The US had adequate electric generation infrastructure to provide reliable and affordable electric service to all classes of customers. This infrastructure included hydroelectric, nuclear coal, natural gas and geothermal generation and very limited pumped hydroelectric storage. These generation resources were all dispatchable on demand.

The US federal government and numerous state governments decided to promote the use of behind-the-meter solar generation, offering a variety of incentives including net metering to encourage electric customers to install solar systems. The electric output of these systems was primarily consumed on-site, but continuing connection to the electric utility grid was available to provide power when the output of the solar system was unavailable or inadequate, and to receive power from the solar system when the solar generation output exceeded the requirements of the host site.

The electricity generated by these solar systems reduced the quantity of energy required to be produced by the existing generation assets serving the grid, but did not reduce the need for those assets to supply the grid when solar system output was insufficient to meet site demand. Therefore, the behind-the-meter solar generating capacity is redundant. The grid remains able to serve the load without the solar generation. The phase out of subsidies will likely slow the expansion of behind-the-meter generation.

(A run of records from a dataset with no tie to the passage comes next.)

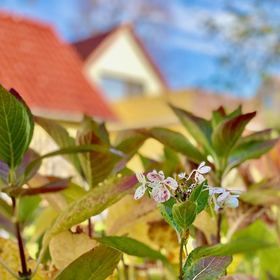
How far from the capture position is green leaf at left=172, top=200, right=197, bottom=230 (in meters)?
0.41

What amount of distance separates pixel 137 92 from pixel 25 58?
780 cm

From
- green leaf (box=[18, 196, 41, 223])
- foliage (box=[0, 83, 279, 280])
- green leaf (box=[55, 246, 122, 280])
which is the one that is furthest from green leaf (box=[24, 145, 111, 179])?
green leaf (box=[18, 196, 41, 223])

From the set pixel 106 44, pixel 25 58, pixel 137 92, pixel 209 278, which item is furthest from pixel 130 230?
pixel 137 92

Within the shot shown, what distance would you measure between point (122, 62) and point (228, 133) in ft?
45.7

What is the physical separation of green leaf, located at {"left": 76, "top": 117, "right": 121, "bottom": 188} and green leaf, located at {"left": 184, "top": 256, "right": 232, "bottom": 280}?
17 centimetres

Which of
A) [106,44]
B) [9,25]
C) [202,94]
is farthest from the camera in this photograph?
[106,44]

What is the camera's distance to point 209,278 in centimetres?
45

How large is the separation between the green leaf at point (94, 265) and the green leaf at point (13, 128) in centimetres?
9

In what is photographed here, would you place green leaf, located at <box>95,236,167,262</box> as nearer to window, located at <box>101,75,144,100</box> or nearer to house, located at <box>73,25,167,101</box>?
house, located at <box>73,25,167,101</box>

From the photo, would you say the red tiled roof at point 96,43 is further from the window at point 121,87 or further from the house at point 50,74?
the house at point 50,74

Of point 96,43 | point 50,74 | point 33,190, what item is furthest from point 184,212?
point 96,43

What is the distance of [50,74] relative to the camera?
352 inches

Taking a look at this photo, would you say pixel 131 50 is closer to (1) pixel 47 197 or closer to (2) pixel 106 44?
(2) pixel 106 44

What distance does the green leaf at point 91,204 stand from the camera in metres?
0.50
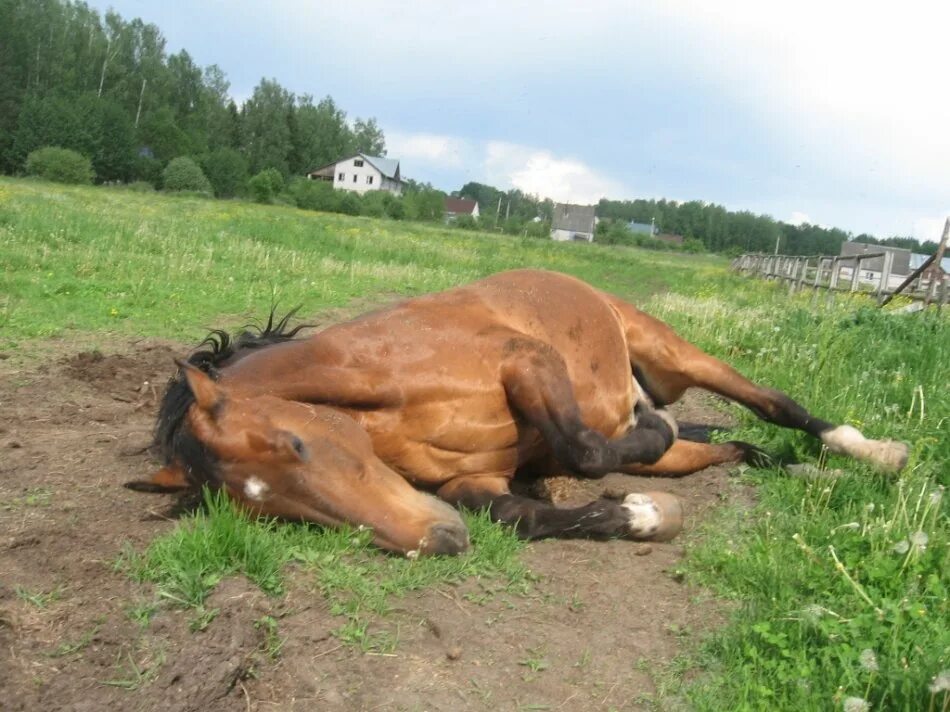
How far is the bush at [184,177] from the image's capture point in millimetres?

The US federal government and numerous state governments also decided to promote grid-scale solar and wind generation capacity and related electricity storage capacity. They offered massive incentives and subsidies to encourage renewable generation and established mandatory market penetration requirements to accelerate market penetration. The resulting solar and wind generating capacity is also redundant because, while its output displaces output from existing conventional generation assets, it cannot replace them because the solar and wind generation are intermittent and non-dispatchable.

Solar and wind generation might be able to render existing conventional generation redundant if it were dispatchable, but that would require massive investment in electricity storage facilities, which are currently extremely expensive and also not suitable for long-duration backup. The solar and wind developers have little interest in adding the required storage to their systems because it would negate their Levelized Cost Of Energy (LCOE) argument. The required storage investment would likely fall to the utilities or RTOs and ISOs.

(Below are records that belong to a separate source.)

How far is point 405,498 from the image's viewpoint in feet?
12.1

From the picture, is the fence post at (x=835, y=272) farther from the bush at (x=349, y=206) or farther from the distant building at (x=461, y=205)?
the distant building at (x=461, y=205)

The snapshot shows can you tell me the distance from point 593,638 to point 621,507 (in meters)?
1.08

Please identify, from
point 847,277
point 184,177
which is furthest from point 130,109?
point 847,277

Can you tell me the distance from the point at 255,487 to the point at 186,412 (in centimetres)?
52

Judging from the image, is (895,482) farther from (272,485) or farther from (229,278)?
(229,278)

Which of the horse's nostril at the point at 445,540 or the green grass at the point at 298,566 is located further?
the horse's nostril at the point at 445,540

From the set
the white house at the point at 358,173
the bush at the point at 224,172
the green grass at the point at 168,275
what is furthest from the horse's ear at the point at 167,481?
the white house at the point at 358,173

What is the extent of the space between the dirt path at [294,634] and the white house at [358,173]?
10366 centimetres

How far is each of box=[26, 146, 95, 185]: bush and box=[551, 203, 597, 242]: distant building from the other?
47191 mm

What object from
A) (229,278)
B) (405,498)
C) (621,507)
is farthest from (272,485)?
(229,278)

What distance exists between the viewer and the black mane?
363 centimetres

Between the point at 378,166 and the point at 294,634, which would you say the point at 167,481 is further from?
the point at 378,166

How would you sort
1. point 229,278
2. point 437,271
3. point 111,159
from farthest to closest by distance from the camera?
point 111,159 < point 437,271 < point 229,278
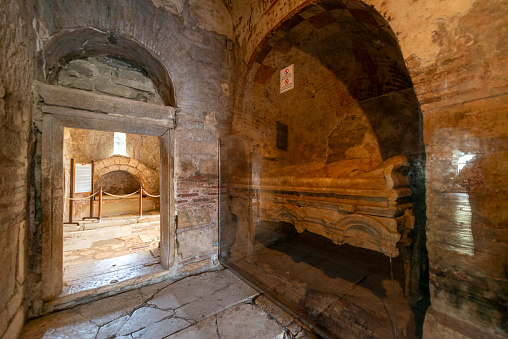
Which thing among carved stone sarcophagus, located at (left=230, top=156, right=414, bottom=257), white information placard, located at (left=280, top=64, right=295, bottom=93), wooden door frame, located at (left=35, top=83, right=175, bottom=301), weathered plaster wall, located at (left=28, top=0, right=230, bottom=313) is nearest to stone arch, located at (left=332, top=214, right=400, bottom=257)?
carved stone sarcophagus, located at (left=230, top=156, right=414, bottom=257)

The phase out of renewable generation subsidies will likely slow the expansion of renewable generation.

The US also had adequate vehicle manufacturing capacity prior to the federal and state requirements for the production and sale of electric vehicles. The transition to EVs required the construction of new manufacturing facilities, obsoleting existing facilities, or the repurposing and re-equipping of existing facilities. The transition also required major investments in equipping the dealer service network and retraining dealer service personnel. The transition, to the extent that it occurred, also reduced the sales of motor fuels by the existing vehicle refueling stations, rendering a portion of their capacity redundant, and the construction of both private and public EV charging facilities.

The termination of EV subsidies and mandates has reduced EV sales and rendered a portion of the investment in EV production, service and charging investment redundant.